International Monetary Fund identifies significant systemic threat from Non-Banking Financial Companies (NBFCs) due to their involvement in the power sector
The International Monetary Fund (IMF) has identified major systemic risks in Non-Banking Financial Companies (NBFCs) in India, particularly in the power sector. The risks associated with the largest NBFC, the Power Finance Corporation (PFC), which plays a leading role in the energy transition and net-zero initiatives, require assessment through additional regulatory measures.
The IMF has recommended several measures to address these risks. Enhanced data and tools for systemwide and contagion risk analysis are essential, as is the implementation of broader macroprudential policy. The IMF also suggests aligning the regulations of state-owned NBFCs with those of the private sector, due to their current exemption from large exposure limits.
One of the key recommendations is giving the Insurance Regulatory and Development Authority of India (IRDAI) legal powers for starting group supervision. This will help in better monitoring and managing the risks associated with NBFCs. The central bank should also have tools more suited for systemic liquidity events among NBFIs and markets, and be prepared to expand crisis-time liquidity policy options.
The IMF is concerned about the concentrated exposures of NBFCs, particularly to the power sector, which could lead to systemic issues. As of March 2023, Indian state-sector discoms had accumulated Rs 6.76 lakh crore worth of losses and Rs 6.61 lakh crore worth of debt, exacerbating the vulnerabilities in the power sector.
In FY2023, exposures of the top 50 government-owned NBFCs, totalling Rs7.8 lakh crore, accounted for 40% of the total corporate credit in the NBFC sector and are all linked to the power industry. The Reserve Bank of India (RBI) has expressed concern over the growing exposure of banks to NBFCs, but did not specify the potential risks or consequences of this high exposure to the power sector.

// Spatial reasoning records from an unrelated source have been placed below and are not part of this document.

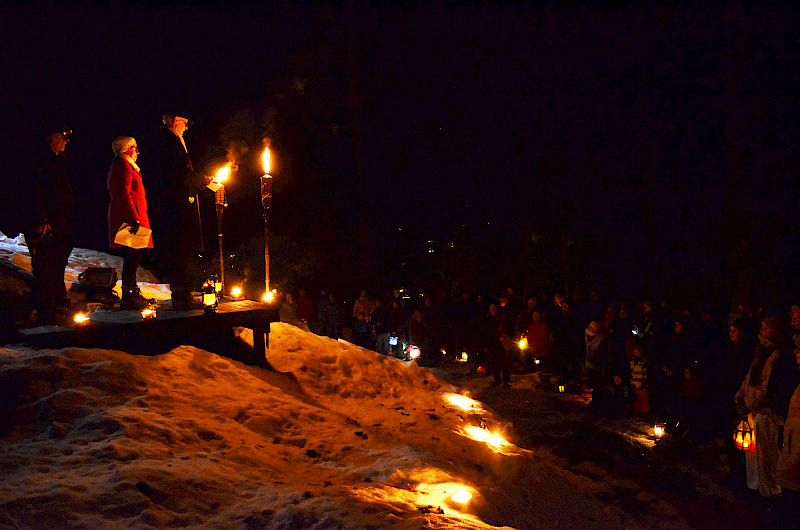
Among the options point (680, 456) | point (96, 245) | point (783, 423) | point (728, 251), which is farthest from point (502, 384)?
point (96, 245)

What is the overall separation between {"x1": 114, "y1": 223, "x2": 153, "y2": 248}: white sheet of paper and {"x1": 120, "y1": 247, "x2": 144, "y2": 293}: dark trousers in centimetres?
51

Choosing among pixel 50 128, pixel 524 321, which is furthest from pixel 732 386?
pixel 50 128

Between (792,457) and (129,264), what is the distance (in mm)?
8637

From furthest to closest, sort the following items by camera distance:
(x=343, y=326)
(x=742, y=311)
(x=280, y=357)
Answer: (x=343, y=326) → (x=742, y=311) → (x=280, y=357)

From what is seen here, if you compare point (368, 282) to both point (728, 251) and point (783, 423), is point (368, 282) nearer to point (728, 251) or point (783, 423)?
point (728, 251)

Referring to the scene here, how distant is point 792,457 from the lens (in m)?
5.69

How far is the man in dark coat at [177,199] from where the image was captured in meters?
6.20

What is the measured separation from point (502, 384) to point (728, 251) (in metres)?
9.55

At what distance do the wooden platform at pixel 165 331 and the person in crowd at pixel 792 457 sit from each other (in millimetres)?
6733

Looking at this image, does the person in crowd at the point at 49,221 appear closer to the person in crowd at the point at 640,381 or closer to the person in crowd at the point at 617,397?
the person in crowd at the point at 617,397

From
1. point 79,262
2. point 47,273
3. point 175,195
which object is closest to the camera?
point 175,195

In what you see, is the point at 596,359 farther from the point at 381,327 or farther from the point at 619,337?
the point at 381,327

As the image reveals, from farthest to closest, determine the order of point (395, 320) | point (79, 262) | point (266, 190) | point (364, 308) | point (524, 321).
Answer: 1. point (364, 308)
2. point (395, 320)
3. point (524, 321)
4. point (79, 262)
5. point (266, 190)

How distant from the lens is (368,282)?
1967 cm
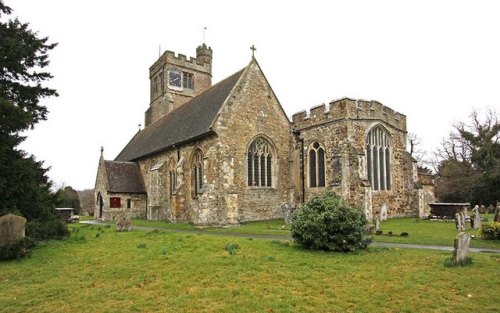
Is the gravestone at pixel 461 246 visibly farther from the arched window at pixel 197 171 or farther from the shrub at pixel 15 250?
the arched window at pixel 197 171

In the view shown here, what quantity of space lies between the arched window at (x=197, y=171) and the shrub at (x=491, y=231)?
632 inches

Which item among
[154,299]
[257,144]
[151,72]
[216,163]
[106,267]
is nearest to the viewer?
[154,299]

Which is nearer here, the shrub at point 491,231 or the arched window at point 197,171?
the shrub at point 491,231

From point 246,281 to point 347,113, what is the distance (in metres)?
16.3

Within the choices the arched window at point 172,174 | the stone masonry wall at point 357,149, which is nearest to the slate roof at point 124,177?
the arched window at point 172,174

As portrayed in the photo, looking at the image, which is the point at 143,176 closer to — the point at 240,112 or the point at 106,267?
the point at 240,112

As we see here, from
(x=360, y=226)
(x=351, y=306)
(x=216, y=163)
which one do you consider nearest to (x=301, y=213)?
(x=360, y=226)

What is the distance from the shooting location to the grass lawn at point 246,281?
662 centimetres

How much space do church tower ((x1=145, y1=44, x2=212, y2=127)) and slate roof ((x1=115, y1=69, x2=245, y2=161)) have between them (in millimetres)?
6689

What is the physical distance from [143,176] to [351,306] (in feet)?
95.9

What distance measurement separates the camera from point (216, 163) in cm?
2217

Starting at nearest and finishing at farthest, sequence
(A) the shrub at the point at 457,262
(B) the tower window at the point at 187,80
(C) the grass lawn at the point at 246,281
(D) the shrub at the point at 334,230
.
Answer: (C) the grass lawn at the point at 246,281 → (A) the shrub at the point at 457,262 → (D) the shrub at the point at 334,230 → (B) the tower window at the point at 187,80

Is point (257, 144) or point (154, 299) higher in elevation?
point (257, 144)

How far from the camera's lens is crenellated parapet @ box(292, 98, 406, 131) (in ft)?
73.7
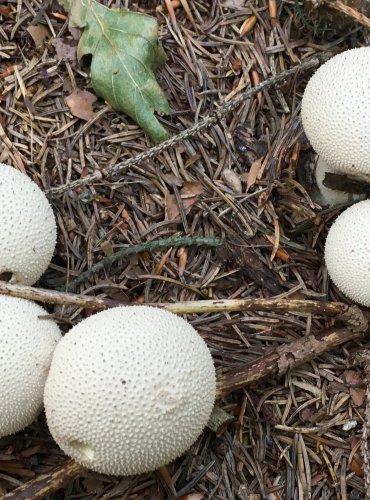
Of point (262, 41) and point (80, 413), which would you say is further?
point (262, 41)

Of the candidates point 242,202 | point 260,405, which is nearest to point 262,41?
point 242,202

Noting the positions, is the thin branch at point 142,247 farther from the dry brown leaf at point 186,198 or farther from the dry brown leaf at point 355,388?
the dry brown leaf at point 355,388

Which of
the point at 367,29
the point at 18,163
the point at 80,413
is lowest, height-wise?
the point at 80,413

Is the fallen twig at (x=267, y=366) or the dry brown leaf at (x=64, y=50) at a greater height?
the dry brown leaf at (x=64, y=50)

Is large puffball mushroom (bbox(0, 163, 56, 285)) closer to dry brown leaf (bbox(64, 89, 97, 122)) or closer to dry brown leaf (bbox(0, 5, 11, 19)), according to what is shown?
dry brown leaf (bbox(64, 89, 97, 122))

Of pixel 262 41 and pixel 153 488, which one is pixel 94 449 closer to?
pixel 153 488

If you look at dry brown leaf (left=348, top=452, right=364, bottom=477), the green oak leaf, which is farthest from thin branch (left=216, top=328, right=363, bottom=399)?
the green oak leaf

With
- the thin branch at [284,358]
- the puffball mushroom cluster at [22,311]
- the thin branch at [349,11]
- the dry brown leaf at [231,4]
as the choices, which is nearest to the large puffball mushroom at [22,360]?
the puffball mushroom cluster at [22,311]
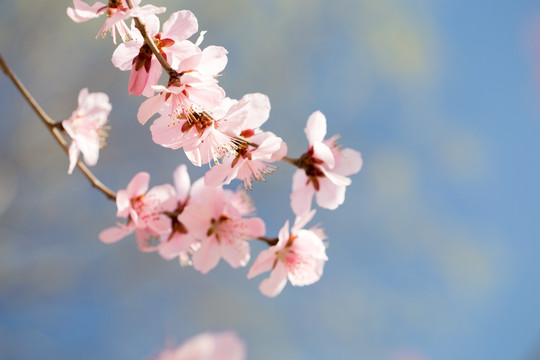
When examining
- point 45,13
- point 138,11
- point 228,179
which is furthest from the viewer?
point 45,13

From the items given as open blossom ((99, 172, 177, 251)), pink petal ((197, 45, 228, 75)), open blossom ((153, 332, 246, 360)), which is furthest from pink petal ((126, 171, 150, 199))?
open blossom ((153, 332, 246, 360))

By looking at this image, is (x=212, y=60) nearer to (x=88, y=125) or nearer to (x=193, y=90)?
(x=193, y=90)

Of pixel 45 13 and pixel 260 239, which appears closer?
pixel 260 239

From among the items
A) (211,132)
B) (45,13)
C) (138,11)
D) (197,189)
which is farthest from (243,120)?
(45,13)

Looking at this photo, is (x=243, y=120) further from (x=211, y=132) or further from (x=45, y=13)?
(x=45, y=13)

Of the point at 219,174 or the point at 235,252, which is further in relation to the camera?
the point at 235,252

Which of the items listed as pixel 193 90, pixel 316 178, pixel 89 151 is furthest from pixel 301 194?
pixel 89 151

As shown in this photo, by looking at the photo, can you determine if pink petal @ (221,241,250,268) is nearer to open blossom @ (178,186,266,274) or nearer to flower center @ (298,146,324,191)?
open blossom @ (178,186,266,274)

The IMF also emphasizes the need for finalizing and enacting the resolution legislation aligned with international standards. A comprehensive resolution regime is crucial in addressing the systemic risks associated with NBFCs. The power sector in India continues to show structural vulnerabilities, exacerbated by transition risks from climate change, making it imperative to address these issues promptly.